## Start Data section

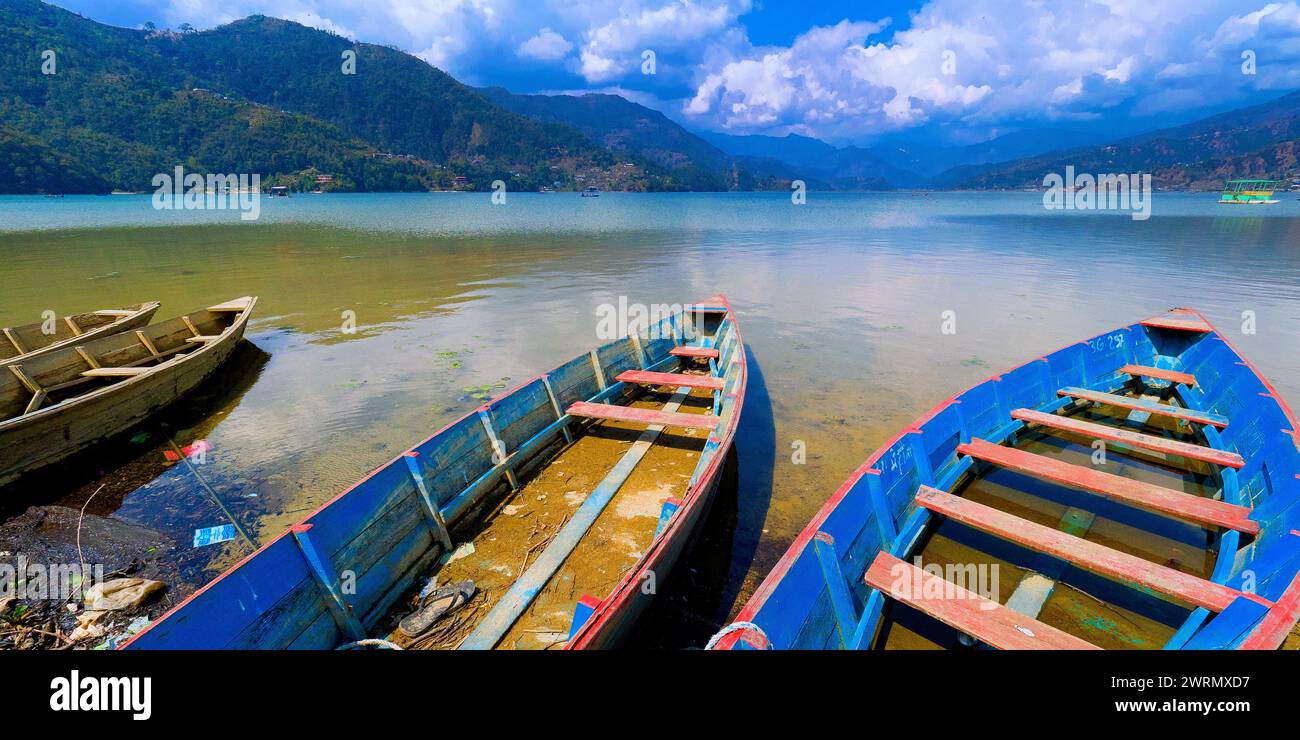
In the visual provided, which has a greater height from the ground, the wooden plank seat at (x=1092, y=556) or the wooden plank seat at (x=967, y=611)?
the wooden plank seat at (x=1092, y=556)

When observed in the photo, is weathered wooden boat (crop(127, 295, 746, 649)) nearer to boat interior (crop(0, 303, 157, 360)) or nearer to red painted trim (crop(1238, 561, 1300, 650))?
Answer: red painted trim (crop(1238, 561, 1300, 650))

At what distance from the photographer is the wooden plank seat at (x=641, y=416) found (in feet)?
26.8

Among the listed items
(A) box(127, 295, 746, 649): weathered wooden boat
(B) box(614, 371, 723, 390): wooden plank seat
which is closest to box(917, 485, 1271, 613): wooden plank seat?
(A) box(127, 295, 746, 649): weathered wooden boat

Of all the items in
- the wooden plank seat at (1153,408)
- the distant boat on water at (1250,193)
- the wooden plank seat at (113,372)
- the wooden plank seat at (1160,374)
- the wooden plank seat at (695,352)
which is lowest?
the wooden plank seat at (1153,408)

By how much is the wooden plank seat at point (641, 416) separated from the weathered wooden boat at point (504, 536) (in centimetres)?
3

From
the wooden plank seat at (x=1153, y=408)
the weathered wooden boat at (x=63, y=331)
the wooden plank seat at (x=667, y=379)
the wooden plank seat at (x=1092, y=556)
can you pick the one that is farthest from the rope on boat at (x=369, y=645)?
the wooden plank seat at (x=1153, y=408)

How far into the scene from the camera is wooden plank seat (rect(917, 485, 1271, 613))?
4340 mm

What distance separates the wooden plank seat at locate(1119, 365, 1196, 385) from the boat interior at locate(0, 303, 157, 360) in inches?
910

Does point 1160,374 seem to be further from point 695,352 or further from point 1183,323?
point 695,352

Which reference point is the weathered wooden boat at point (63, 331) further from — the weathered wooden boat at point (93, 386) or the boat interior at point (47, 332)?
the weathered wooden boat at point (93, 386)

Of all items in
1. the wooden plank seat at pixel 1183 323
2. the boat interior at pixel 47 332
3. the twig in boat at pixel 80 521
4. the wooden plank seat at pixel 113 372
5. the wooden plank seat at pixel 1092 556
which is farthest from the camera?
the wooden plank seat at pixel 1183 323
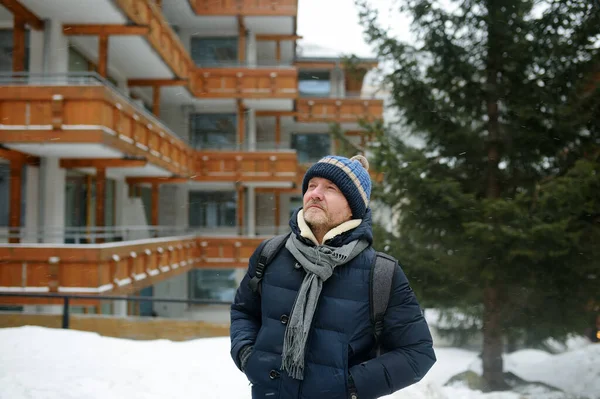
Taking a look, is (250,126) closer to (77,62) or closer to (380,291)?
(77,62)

## End Data section

* [Your objective]:
Can you write out the records above again with every "boat interior" changed to "hull interior", keeping everything else the same and leaving out the pictures?

* [Task output]:
In the visual provided, which has a greater height from the ground, the wooden plank seat at (x=1092, y=556) or the wooden plank seat at (x=967, y=611)?
the wooden plank seat at (x=1092, y=556)

When observed in the photo, is weathered wooden boat (crop(127, 295, 746, 649)) nearer to hull interior (crop(0, 303, 157, 360)) or nearer to red painted trim (crop(1238, 561, 1300, 650))?
Answer: red painted trim (crop(1238, 561, 1300, 650))

At what distance from the photographer is the wooden plank seat at (x=641, y=416) found (in feet)?
26.8

Among the listed items
(A) box(127, 295, 746, 649): weathered wooden boat
(B) box(614, 371, 723, 390): wooden plank seat
which is closest to box(917, 485, 1271, 613): wooden plank seat?
(A) box(127, 295, 746, 649): weathered wooden boat

Of all the items in
- the wooden plank seat at (1153,408)
- the distant boat on water at (1250,193)
- the wooden plank seat at (113,372)
- the wooden plank seat at (1160,374)
- the wooden plank seat at (695,352)
which is lowest?
the wooden plank seat at (1153,408)

By how much is the wooden plank seat at point (641, 416) separated from the weathered wooden boat at point (504, 536) (in centimetres)?
3

From
the wooden plank seat at (x=1153, y=408)
the weathered wooden boat at (x=63, y=331)
the wooden plank seat at (x=667, y=379)
the wooden plank seat at (x=1092, y=556)
can you pick the one that is farthest from the rope on boat at (x=369, y=645)?
the wooden plank seat at (x=1153, y=408)

How far into the scene from the camera is wooden plank seat (rect(917, 485, 1271, 613))?
4340 mm

What distance separates the wooden plank seat at locate(1119, 365, 1196, 385) from the hull interior at locate(0, 303, 157, 360) in inches?
910

Does point 1160,374 seem to be further from point 695,352 or further from point 1183,323?
point 695,352

Which reference point is the weathered wooden boat at point (63, 331) further from — the weathered wooden boat at point (93, 386) or the hull interior at point (47, 332)?
the weathered wooden boat at point (93, 386)

Of all items in
1. the wooden plank seat at pixel 1183 323
2. the hull interior at pixel 47 332
3. the twig in boat at pixel 80 521
4. the wooden plank seat at pixel 113 372
5. the wooden plank seat at pixel 1092 556
which is farthest from the camera?
the wooden plank seat at pixel 1183 323
Taking a look, is (250,126) closer to (77,62) or closer to (380,291)?
(77,62)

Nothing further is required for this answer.